* **Énoncé**:
Présentez sous forme de tableau Markdown les lignes des enregistrements, en partant de celle qui contient « What is the measurable » et en allant jusqu'à la fin des enregistrements. Utilisez deux colonnes, « N° » pour le numéro de rang et « Contenu » pour la ligne elle-même, et omettez les lignes vides.

____ Données de l'exercice

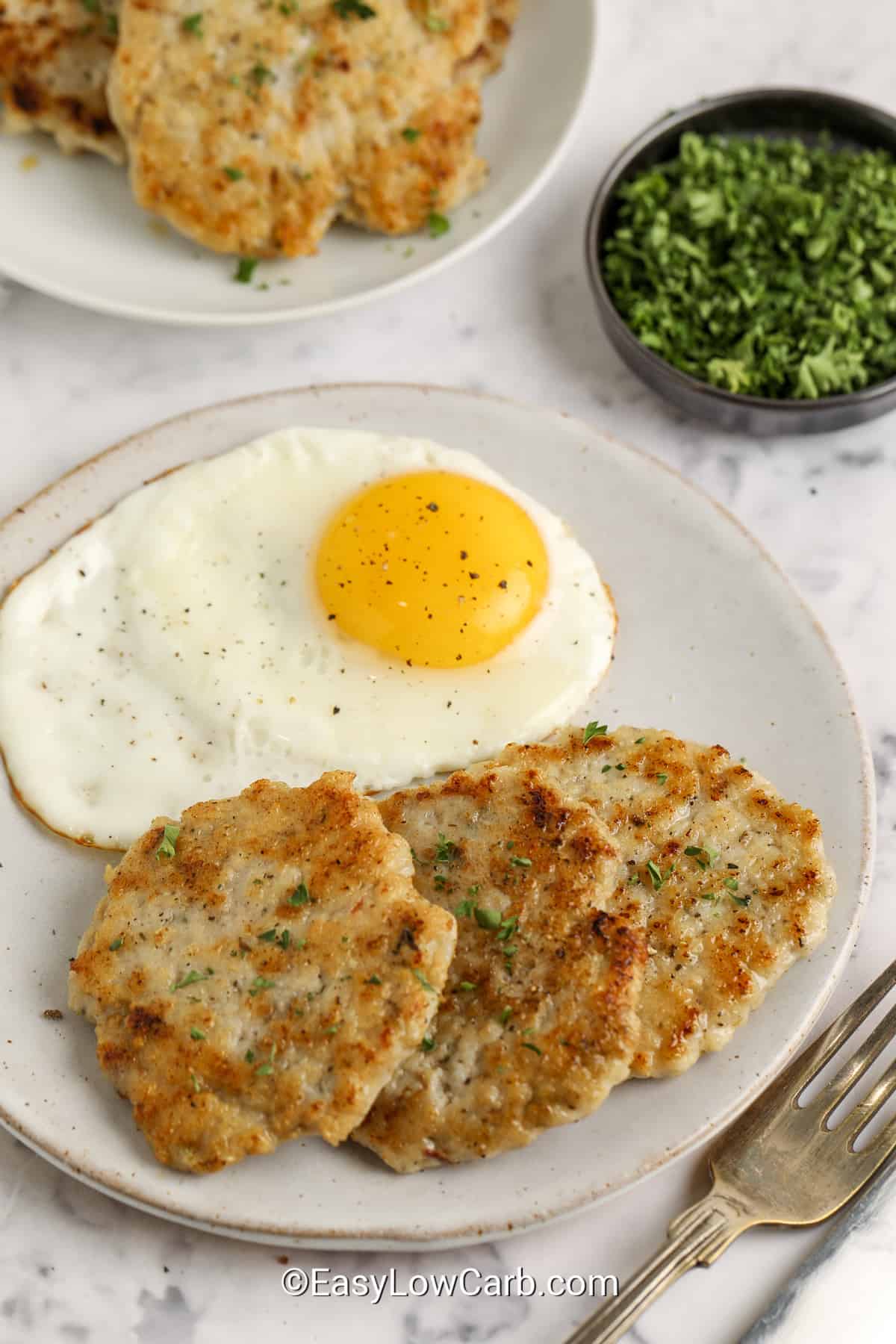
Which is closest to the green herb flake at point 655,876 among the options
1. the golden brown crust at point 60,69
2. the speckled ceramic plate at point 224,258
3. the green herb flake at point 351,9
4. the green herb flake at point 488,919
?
the green herb flake at point 488,919

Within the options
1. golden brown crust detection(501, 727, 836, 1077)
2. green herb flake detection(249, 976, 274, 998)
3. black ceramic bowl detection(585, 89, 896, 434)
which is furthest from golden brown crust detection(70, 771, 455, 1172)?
black ceramic bowl detection(585, 89, 896, 434)

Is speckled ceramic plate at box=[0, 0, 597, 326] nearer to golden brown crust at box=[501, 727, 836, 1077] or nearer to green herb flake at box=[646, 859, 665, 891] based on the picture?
golden brown crust at box=[501, 727, 836, 1077]

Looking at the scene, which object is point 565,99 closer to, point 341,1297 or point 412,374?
point 412,374

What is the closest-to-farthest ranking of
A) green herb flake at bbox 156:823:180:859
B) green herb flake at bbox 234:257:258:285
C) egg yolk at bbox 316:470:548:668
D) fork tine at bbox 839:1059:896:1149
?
1. fork tine at bbox 839:1059:896:1149
2. green herb flake at bbox 156:823:180:859
3. egg yolk at bbox 316:470:548:668
4. green herb flake at bbox 234:257:258:285

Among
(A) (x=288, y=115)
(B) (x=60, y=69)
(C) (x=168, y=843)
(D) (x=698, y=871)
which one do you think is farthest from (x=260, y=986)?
(B) (x=60, y=69)

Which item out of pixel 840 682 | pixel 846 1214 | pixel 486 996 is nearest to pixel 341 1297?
pixel 486 996

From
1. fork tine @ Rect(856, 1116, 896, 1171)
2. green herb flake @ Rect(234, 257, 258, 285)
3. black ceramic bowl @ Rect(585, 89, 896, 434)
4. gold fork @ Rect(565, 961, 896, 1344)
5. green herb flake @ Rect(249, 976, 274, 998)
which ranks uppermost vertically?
black ceramic bowl @ Rect(585, 89, 896, 434)

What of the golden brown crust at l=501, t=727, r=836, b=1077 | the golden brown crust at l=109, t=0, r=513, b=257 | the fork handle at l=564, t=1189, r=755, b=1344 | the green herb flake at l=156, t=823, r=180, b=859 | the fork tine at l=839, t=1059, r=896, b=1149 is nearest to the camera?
the fork handle at l=564, t=1189, r=755, b=1344
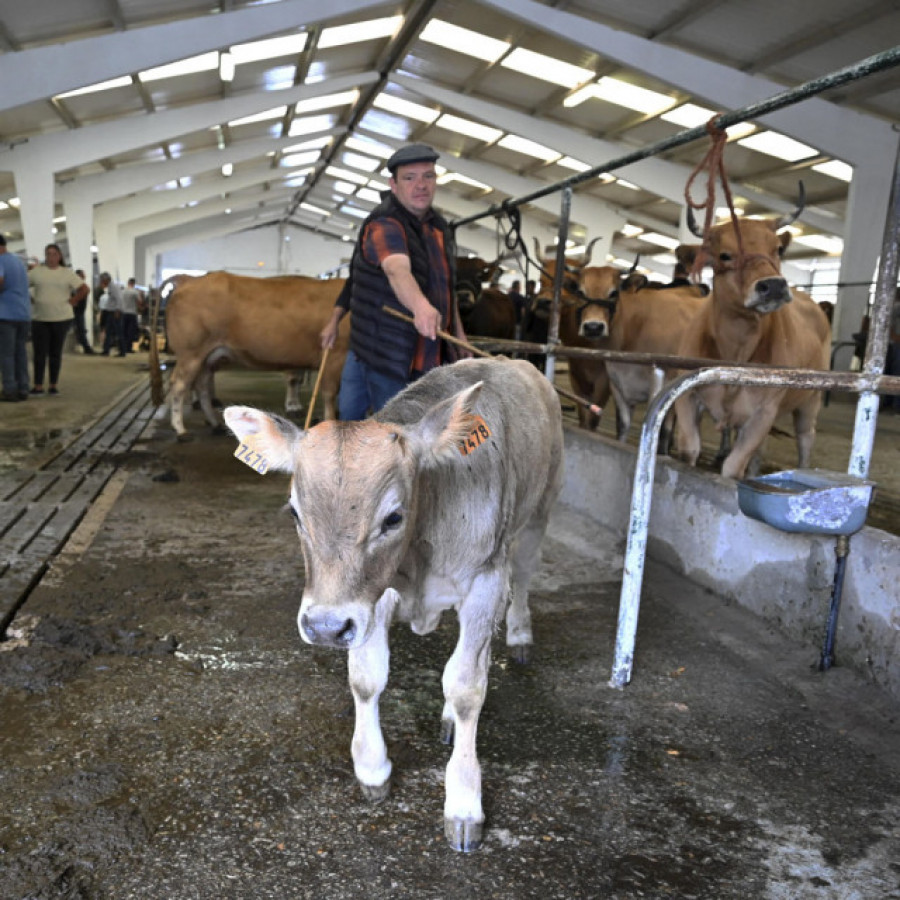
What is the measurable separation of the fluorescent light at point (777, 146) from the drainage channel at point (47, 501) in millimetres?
12382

________

* **Résultat attendu**:
| N° | Contenu |
|---|---|
| 1 | What is the measurable separation of the fluorescent light at point (777, 146) from the drainage channel at point (47, 501) in millimetres? |
| 2 | 12382 |